To be done: Below are some records; retype all of them exactly.

Entries:

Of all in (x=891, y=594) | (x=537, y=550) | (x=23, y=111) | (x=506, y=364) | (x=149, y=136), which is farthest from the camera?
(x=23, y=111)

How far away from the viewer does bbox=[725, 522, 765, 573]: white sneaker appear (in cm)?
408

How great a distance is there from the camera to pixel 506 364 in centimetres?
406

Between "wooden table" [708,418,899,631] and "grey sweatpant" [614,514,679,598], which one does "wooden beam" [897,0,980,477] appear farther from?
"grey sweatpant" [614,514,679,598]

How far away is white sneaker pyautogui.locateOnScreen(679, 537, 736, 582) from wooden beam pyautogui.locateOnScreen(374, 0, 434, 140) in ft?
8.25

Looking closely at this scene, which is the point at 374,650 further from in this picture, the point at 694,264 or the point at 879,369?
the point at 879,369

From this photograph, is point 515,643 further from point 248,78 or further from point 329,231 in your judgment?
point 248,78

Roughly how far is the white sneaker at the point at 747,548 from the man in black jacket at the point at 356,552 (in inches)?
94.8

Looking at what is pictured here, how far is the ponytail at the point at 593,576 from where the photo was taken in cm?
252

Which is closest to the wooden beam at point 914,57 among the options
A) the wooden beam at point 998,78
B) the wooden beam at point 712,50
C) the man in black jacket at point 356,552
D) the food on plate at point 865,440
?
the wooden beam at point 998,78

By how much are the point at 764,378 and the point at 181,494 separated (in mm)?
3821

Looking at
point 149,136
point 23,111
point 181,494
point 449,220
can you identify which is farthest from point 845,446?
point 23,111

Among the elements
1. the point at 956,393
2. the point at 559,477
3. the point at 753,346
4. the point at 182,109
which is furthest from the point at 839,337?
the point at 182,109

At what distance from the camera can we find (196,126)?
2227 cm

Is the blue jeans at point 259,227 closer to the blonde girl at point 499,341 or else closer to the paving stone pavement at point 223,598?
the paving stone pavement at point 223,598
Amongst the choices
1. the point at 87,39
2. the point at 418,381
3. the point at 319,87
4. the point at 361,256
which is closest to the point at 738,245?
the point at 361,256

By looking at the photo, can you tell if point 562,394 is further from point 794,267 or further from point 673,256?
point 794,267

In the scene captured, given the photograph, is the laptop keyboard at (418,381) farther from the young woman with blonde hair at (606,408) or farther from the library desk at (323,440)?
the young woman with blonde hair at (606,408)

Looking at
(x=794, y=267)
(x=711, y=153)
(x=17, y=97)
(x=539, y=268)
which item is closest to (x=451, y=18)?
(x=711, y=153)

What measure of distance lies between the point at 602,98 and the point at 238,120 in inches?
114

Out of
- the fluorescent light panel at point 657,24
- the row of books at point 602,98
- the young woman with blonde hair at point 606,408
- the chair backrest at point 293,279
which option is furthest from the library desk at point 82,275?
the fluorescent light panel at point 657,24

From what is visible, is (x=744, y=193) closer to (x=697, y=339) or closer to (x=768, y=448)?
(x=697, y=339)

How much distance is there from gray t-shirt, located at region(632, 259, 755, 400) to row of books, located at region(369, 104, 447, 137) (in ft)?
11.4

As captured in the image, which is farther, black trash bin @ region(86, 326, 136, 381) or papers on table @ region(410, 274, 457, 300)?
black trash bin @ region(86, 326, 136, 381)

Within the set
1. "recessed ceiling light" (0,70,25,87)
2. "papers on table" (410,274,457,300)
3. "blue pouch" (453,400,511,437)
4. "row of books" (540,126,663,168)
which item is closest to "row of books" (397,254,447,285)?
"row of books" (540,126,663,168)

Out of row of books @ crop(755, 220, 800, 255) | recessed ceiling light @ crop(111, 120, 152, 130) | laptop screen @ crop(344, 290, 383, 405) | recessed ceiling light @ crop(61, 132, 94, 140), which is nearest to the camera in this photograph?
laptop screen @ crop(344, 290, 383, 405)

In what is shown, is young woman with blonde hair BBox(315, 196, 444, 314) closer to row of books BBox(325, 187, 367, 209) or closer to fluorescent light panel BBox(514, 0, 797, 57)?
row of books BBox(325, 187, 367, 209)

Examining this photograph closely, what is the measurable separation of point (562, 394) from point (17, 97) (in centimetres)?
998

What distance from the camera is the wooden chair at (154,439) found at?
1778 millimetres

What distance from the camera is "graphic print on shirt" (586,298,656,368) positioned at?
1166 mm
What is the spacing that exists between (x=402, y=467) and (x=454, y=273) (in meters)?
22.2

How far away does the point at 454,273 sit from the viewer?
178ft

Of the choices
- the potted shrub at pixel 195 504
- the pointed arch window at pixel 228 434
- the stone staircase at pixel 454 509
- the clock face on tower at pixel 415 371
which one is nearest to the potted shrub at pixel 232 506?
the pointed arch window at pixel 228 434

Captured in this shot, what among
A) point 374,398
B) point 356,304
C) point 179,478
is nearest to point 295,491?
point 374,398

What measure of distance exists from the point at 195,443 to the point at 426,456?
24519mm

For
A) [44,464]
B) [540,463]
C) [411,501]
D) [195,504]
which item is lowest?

Task answer:
Of all in (x=891, y=594) | (x=537, y=550) | (x=23, y=111) | (x=506, y=364) | (x=149, y=136), which is farthest from the camera?
(x=23, y=111)

How far away from the viewer does bbox=[725, 522, 765, 573]: white sneaker appear (in cm)?
408

How great a distance is there from the camera to pixel 506 364 in centimetres?
406

Between "wooden table" [708,418,899,631] and "grey sweatpant" [614,514,679,598], which one does "wooden beam" [897,0,980,477] appear farther from?
"grey sweatpant" [614,514,679,598]

How far away is white sneaker pyautogui.locateOnScreen(679, 537, 736, 582) from wooden beam pyautogui.locateOnScreen(374, 0, 434, 140) in ft?
8.25

Looking closely at this scene, which is the point at 374,650 further from in this picture, the point at 694,264 or the point at 879,369?
the point at 879,369

From this photograph, is point 515,643 further from point 248,78 or further from point 329,231 in your judgment?
point 248,78

Roughly how far is the white sneaker at the point at 747,548 from the man in black jacket at the point at 356,552 (in inches)?
94.8

Looking at what is pictured here, how far is the ponytail at the point at 593,576 from where the photo was taken in cm?
252

Which is closest to the wooden beam at point 914,57 among the options
A) the wooden beam at point 998,78
B) the wooden beam at point 712,50
C) the man in black jacket at point 356,552
D) the food on plate at point 865,440
?
the wooden beam at point 998,78

By how much are the point at 764,378 and the point at 181,494 separated (in mm)?
3821

Looking at
point 149,136
point 23,111
point 181,494
point 449,220
can you identify which is farthest from point 845,446?
point 23,111

Among the elements
1. the point at 956,393
2. the point at 559,477
3. the point at 753,346
4. the point at 182,109
which is furthest from the point at 839,337?
the point at 182,109

At what distance from the camera can we find (196,126)?
2227 cm

Is the blue jeans at point 259,227 closer to the blonde girl at point 499,341 or else closer to the paving stone pavement at point 223,598?
the paving stone pavement at point 223,598
Amongst the choices
1. the point at 87,39
2. the point at 418,381
3. the point at 319,87
4. the point at 361,256
which is closest to the point at 738,245?
the point at 361,256

By looking at the photo, can you tell if point 562,394 is further from point 794,267 or further from point 673,256?
point 794,267

In the scene captured, given the photograph, is the laptop keyboard at (418,381) farther from the young woman with blonde hair at (606,408) or farther from the library desk at (323,440)?
the young woman with blonde hair at (606,408)

Looking at
(x=794, y=267)
(x=711, y=153)
(x=17, y=97)
(x=539, y=268)
which item is closest to (x=451, y=18)?
(x=711, y=153)

What measure of distance lies between the point at 602,98 and the point at 238,120 in inches?
114

Out of
- the fluorescent light panel at point 657,24
- the row of books at point 602,98
- the young woman with blonde hair at point 606,408
- the chair backrest at point 293,279
which option is furthest from the library desk at point 82,275?
the fluorescent light panel at point 657,24

From what is visible, is (x=744, y=193) closer to (x=697, y=339) or closer to (x=768, y=448)?
(x=697, y=339)

How much distance is there from gray t-shirt, located at region(632, 259, 755, 400) to row of books, located at region(369, 104, 447, 137) (in ft)?
11.4

As captured in the image, which is farther, black trash bin @ region(86, 326, 136, 381) or papers on table @ region(410, 274, 457, 300)?
black trash bin @ region(86, 326, 136, 381)

Within the set
1. "recessed ceiling light" (0,70,25,87)
2. "papers on table" (410,274,457,300)
3. "blue pouch" (453,400,511,437)
4. "row of books" (540,126,663,168)
which item is closest to "row of books" (397,254,447,285)?
"row of books" (540,126,663,168)

Out of row of books @ crop(755, 220, 800, 255) | recessed ceiling light @ crop(111, 120, 152, 130) | laptop screen @ crop(344, 290, 383, 405) | recessed ceiling light @ crop(61, 132, 94, 140), which is nearest to the camera in this photograph?
laptop screen @ crop(344, 290, 383, 405)

In what is shown, is young woman with blonde hair BBox(315, 196, 444, 314) closer to row of books BBox(325, 187, 367, 209) or closer to fluorescent light panel BBox(514, 0, 797, 57)?
row of books BBox(325, 187, 367, 209)

Examining this photograph closely, what is the measurable separation of point (562, 394) from point (17, 97) (in centimetres)?
998

What distance from the camera is the wooden chair at (154,439) found at?
1778 millimetres

What distance from the camera is "graphic print on shirt" (586,298,656,368) positioned at?
1166 mm
What is the spacing that exists between (x=402, y=467) and (x=454, y=273) (in meters)?
22.2

How far away does the point at 454,273 sit from the viewer?
178ft

Of the choices
- the potted shrub at pixel 195 504
- the pointed arch window at pixel 228 434
- the stone staircase at pixel 454 509
- the clock face on tower at pixel 415 371
which one is nearest to the potted shrub at pixel 232 506?
the pointed arch window at pixel 228 434

Captured in this shot, what among
A) point 374,398
B) point 356,304
C) point 179,478
is nearest to point 295,491?
point 374,398

What measure of distance exists from the point at 195,443 to the point at 426,456?
24519mm

For
A) [44,464]
B) [540,463]
C) [411,501]
D) [195,504]
which item is lowest?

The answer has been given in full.